Foi oferecida também uma bandeirinha vermelha que já foi hasteada em cada uma das casas de Dandara. Bandeira de luta e resistência, a bandeira do Divino que, na Dandara e em todos os lugares onde a vida está ameaçada, vem fazer sua morada. Bandeira que faz lembrar a luta do povo do Egito contra o Faraó, mas que, sobretudo, traz a grande certeza da chegada à Terra Prometida. Diz a Bíblia, no livro do Êxodo (Ex 12,7.13) que após Deus enviar várias pragas sobre o imperialismo dos faraós no Egito, o Deus Javé pediu para o povo se preparar para a Páscoa, passagem para libertação. Com o sangue de um cordeiro imolado deveriam marcar todas as casas dos hebreus. Assim foi feito. Quando veio mais uma praga para atingir faraó e todos vassalos do sistema opressor, as casas marcadas de vermelho foram salvaguardadas. Assim também será em Dandara. Não adianta os Faraós e Herodes de hoje tentarem despejar Dandara, pois não conseguirão. Não é por acaso que o arco-íris, sinal da presença de Deus, visita a comunidade com frequência.

Em grande contraste com as principais praças da cidade de Belo Horizonte que se encontram iluminadas nesta época, no presépio de Dandara, nasce um menino em um barraco improvisado. Luzes? Não a da CEMIG, mas uma grande Luz! Naquela noite em que o povo celebrava, com uma semana de antecedência, o Natal, veio sobre todos os presentes e todas as famílias da Comunidade dandarense uma grande luz: a certeza renovada de que o Deus da vida está presente nesta luta. A Esperança irradiava no ar e confortava os corações de todos. Ao lado do presépio, o faixódromo com dezenas de faixas de apoiadores, solidariedade nacional e internacional, o reconhecimento da dignidade e constitucionalidade desta luta.

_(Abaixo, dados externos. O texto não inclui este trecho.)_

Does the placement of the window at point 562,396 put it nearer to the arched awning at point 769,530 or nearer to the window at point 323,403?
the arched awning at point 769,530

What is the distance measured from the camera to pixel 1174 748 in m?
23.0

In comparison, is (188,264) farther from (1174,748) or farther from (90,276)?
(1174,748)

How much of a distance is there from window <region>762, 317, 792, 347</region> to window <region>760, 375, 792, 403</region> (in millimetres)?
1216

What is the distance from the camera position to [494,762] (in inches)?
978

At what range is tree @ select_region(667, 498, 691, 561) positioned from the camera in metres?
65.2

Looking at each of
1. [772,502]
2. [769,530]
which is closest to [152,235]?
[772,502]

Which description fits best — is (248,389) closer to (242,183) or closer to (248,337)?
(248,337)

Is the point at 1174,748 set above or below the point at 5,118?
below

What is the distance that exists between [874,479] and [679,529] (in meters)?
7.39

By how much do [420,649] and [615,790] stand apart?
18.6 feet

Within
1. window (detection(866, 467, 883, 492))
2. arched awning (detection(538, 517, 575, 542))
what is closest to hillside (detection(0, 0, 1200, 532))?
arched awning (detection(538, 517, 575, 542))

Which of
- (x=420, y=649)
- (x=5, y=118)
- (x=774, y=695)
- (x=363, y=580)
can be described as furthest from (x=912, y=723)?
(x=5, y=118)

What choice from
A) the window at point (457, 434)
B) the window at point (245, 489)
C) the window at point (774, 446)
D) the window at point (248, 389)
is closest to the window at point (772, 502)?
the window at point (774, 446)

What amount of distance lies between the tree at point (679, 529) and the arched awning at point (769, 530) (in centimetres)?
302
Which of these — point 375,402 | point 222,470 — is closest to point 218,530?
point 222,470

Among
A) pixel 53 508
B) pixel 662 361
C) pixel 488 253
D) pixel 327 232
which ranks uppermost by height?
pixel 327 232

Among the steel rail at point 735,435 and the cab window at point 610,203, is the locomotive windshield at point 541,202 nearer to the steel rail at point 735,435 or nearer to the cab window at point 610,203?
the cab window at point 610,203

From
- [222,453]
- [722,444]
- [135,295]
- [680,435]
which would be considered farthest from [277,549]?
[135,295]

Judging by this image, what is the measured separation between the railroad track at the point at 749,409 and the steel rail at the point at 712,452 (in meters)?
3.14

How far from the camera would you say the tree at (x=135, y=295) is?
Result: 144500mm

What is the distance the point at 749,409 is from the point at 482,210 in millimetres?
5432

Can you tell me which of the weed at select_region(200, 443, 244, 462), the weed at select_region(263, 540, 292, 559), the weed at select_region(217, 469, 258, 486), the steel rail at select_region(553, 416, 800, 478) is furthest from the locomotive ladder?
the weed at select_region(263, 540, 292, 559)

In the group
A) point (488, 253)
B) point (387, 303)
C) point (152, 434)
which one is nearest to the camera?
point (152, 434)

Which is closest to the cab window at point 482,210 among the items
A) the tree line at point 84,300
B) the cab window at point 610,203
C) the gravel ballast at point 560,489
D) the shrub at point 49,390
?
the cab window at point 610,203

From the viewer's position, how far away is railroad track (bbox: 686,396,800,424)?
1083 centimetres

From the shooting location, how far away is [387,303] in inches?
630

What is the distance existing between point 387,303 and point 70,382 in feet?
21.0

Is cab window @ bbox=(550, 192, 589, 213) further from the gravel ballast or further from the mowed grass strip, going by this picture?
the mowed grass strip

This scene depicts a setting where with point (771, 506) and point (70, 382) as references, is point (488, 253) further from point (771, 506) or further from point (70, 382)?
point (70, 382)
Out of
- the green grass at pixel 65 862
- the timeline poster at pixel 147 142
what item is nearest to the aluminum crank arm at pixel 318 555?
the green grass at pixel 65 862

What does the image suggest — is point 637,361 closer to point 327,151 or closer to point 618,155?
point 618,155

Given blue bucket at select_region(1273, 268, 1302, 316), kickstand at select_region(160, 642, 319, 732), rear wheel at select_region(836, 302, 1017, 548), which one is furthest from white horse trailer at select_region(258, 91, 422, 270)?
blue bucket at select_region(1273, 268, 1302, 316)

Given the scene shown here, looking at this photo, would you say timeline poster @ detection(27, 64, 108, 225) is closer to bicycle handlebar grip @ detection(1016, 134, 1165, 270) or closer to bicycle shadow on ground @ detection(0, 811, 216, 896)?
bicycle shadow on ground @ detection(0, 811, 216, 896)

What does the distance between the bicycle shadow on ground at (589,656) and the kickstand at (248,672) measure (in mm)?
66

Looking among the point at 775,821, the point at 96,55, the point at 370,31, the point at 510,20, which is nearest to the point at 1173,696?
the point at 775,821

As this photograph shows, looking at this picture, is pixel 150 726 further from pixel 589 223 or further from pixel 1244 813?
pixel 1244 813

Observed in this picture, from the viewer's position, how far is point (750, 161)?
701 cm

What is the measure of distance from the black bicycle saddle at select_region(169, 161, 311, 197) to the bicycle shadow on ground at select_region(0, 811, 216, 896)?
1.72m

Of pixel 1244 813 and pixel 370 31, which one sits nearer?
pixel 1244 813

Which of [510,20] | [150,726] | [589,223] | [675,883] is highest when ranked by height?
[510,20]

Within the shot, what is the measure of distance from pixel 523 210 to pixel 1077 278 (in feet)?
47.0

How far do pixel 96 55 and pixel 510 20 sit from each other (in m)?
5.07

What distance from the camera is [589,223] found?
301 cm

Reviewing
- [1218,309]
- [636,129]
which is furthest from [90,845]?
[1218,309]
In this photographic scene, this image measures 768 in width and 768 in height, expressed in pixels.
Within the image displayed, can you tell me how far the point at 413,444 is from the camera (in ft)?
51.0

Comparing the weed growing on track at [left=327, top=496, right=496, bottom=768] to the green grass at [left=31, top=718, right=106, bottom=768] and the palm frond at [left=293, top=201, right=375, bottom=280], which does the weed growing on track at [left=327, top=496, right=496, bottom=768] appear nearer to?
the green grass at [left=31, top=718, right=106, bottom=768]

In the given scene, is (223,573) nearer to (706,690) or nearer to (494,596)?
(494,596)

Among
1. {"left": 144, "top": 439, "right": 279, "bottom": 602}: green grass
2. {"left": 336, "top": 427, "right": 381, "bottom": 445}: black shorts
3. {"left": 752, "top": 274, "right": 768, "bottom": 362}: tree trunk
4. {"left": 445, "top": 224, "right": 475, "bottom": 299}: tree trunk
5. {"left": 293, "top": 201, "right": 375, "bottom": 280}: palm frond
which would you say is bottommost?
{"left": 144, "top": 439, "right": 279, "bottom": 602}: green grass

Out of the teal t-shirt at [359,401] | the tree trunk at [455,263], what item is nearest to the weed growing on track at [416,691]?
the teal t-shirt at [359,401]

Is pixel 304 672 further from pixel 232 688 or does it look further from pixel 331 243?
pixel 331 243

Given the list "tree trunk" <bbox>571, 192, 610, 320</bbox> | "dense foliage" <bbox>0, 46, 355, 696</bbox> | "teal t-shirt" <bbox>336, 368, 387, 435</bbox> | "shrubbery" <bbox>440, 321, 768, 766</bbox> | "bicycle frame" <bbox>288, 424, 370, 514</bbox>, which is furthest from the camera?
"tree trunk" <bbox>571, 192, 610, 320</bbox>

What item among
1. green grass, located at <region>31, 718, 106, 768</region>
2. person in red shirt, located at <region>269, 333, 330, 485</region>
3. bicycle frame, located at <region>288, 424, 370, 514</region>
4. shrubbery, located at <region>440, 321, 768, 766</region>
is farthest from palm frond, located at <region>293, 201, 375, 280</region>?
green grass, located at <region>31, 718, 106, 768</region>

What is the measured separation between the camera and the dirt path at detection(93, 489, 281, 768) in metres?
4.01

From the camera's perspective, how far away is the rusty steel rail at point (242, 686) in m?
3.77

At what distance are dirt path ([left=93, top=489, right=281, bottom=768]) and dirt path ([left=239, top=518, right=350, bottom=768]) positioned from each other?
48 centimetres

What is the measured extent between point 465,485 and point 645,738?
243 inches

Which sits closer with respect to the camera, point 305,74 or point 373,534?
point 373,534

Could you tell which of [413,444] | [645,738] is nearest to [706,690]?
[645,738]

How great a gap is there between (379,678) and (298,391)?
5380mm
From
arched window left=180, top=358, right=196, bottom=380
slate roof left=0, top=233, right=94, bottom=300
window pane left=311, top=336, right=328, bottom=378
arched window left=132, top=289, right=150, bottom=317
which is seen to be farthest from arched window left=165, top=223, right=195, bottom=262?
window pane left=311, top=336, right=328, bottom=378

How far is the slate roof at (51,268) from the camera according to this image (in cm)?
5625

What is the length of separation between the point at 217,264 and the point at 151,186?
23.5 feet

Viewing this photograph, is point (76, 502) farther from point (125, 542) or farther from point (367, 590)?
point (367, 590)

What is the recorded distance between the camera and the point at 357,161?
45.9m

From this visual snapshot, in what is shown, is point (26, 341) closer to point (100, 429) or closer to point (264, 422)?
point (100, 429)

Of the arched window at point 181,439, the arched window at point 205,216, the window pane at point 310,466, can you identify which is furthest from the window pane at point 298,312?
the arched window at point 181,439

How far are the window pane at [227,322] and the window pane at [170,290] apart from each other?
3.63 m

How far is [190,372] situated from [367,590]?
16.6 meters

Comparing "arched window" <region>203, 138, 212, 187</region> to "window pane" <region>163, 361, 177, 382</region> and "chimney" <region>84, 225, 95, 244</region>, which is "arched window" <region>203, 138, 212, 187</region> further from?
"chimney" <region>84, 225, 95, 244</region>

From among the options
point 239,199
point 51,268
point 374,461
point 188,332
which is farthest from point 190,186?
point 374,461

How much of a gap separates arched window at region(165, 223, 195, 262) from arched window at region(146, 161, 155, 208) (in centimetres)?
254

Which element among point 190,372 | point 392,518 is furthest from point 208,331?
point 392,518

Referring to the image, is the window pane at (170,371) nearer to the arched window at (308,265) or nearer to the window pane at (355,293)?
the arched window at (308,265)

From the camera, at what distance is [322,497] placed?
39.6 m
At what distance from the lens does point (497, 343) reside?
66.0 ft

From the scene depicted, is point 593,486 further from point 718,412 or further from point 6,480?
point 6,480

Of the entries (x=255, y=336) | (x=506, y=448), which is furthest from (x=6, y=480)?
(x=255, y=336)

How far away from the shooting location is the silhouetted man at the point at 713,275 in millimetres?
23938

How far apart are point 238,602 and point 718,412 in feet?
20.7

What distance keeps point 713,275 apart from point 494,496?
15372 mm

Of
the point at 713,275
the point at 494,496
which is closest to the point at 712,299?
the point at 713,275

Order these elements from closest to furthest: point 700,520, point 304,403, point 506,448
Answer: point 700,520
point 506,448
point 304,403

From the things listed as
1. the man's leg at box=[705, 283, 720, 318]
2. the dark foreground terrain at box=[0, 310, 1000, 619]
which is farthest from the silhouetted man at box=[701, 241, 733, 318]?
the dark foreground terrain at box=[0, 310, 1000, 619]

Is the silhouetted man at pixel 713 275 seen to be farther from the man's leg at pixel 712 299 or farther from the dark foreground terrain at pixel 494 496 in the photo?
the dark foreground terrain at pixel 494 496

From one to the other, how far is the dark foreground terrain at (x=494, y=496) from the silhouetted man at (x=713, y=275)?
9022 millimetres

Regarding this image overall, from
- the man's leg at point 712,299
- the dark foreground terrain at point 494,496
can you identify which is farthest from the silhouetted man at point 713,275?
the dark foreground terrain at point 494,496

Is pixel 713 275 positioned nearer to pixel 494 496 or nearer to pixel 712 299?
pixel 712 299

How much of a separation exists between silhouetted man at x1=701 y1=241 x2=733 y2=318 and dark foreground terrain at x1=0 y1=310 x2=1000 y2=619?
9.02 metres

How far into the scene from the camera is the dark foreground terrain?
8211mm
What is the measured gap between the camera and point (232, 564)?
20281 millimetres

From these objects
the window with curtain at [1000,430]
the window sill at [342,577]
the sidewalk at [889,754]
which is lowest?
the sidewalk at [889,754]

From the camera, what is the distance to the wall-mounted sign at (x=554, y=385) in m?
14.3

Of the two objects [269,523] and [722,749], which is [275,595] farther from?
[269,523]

Assim, portanto, cada dia na Comunidade Dandara é Natal verdadeiro. No comércio do mercado idolatrado, o consumo desesperado para as trocas de presentes e fartas ceias, a ideologia capitalista de um falso Natal. Nas Ocupações que se transformaram em Comunidades, a luta por um pedaço de chão, o esforço para construir a casa própria e uma comunidade com justiça e paz.

Dandara é, hoje, terra já conquistada, já habitada e que já produz muitos frutos de vida e vida com dignidade conforme o projeto do menino chamado Jesus, Emanuel, Deus-conosco. Terra que clama e pede a todas as autoridades que neste momento estão por decidir o destino do povo que deixem Jesus dormir em paz. Tantas vezes, ao cantar “Noite Feliz”, ecoa em nosso coração o “dorme em paz ó Jesus… dorme em paz ó Jesus!”

É só isto que pedem os pobres: o sagrado direito de dormir em paz! A família dandarense deseja a todas e todos um feliz e sublime Natal!

Dandara, Belo Horizonte, 22 dezembro de 2010


[1] Advogada, integrante da Comissão Pastoral da Terra – CPT/MG – e da Rede Nacional dos Advogados Populares – RENAP -, da Rede de Solidariedade à Comunidade Dandara; e-mail: Este endereço de e-mail está protegido contra SpamBots. Você precisa ter o JavaScript habilitado para vê-lo.

[2] Frei e padre carmelita; mestre em Exegese Bíblica; professor de Teologia Bíblica do Instituto Santo Tomás de Aquino – ISTA -, em Belo Horizonte, MG; assessor da CPT, do CEBI, das CEBs e do SAB; e-mail: Este endereço de e-mail está protegido contra SpamBots. Você precisa ter o JavaScript habilitado para vê-lo. – www.gilvander.org.brwww.twitter.com/gilvanderluis – No facebook: gilvander.moreira

[3] Nome dado em homenagem à grande companheira de Zumbi dos Palmares, que lutou até à morte, mas não aceitou ser reescravizada.

[4] Cf. o texto “Comunidade Dandara em ritmo de mutirão”, de Gilvander e Rosário.